What have you tried? This isn't the place to dump homework and collect answers :(
 
  • #3
Re: Analytic function III

Already try hard but I really stuck on this question
Please help
 
  • #4
Re: Analytic function III

asqw121 said:
Already try hard but I really stuck on this question
Please help

If you show what you have tried, then our helpers can help, otherwise they are left to do the problem for you, which is of little help to you as far as you being able to work this problem and others like it yourself.
 
  • #5
I would like to first clarify that p(z) is a polynomial function in the complex plane, and p'(z) is its derivative. With that in mind, let's proceed with the proof.

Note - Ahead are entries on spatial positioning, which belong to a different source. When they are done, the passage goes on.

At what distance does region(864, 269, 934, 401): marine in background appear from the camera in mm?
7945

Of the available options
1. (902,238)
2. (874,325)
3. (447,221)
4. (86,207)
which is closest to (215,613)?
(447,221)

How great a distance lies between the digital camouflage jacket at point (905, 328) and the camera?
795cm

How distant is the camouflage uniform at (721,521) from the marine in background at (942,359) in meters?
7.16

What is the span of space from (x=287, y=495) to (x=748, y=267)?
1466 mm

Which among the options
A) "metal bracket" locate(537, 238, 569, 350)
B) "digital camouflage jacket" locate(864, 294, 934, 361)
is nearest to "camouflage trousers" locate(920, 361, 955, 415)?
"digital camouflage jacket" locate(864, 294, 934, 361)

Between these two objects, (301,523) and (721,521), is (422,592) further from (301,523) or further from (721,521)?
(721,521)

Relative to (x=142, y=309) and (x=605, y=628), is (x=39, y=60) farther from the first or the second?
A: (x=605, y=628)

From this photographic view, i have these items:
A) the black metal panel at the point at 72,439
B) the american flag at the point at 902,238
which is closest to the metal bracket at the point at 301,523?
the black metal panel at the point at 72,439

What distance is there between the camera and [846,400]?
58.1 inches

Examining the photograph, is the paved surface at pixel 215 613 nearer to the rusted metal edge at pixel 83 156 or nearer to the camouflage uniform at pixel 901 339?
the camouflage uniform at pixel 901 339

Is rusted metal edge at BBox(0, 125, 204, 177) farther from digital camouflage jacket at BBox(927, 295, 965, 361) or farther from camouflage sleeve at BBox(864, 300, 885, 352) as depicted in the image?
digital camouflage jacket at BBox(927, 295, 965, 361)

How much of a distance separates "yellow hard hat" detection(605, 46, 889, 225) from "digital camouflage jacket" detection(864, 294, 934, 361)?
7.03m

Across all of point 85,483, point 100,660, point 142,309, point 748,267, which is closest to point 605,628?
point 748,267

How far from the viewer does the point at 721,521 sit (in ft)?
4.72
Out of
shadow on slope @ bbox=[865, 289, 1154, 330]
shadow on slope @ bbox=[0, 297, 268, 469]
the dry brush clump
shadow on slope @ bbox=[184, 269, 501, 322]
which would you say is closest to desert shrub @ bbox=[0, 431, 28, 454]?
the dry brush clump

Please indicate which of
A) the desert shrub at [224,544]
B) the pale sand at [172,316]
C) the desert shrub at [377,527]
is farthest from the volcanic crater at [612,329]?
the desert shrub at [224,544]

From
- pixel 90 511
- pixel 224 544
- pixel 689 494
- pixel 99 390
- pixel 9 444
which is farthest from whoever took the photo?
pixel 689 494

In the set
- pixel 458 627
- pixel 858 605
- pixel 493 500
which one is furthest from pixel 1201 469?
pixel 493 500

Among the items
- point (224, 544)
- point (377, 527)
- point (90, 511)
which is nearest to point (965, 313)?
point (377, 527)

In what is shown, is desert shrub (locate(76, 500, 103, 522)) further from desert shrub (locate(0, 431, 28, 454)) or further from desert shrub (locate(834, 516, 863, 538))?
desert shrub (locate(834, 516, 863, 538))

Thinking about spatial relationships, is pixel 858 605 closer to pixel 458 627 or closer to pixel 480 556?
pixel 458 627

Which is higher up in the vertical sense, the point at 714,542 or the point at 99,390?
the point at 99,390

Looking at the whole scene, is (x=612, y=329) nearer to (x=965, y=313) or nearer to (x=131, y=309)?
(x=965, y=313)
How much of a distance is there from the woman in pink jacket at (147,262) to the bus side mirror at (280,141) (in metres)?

To begin with, we know that the derivative of a product of functions is given by the sum of the individual derivatives. Therefore, we can express p'(z) as:

p'(z) = A(z-z1)...(z-zn)' + A'(z-z1)...(z-zn) + ... + A(z-z1)...(z-zn-1)(z-zn)'

Now, let's focus on the last term of this expression, A(z-z1)...(z-zn-1)(z-zn)'. We can rewrite this as:

A(z-z1)...(z-zn-1)(z-zn)' = A(z-z1)...(z-zn-1)(1)

Notice that the only term that is affected by the derivative is (z-zn), which has a derivative of 1. Therefore, we can rewrite the entire expression of p'(z) as:

p'(z) = A(z-z1)...(z-zn)' + A'(z-z1)...(z-zn) + ... + A(z-z1)...(z-zn-1)(1)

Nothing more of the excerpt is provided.